■ Given request: Copy each of the following records line for line, with every word, letter, and number unchanged.

-- start --

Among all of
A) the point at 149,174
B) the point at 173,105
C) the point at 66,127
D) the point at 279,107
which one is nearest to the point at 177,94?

-- end --

■ The completed task:
Among all of
A) the point at 149,174
B) the point at 173,105
C) the point at 66,127
D) the point at 279,107
which one is nearest to the point at 177,94?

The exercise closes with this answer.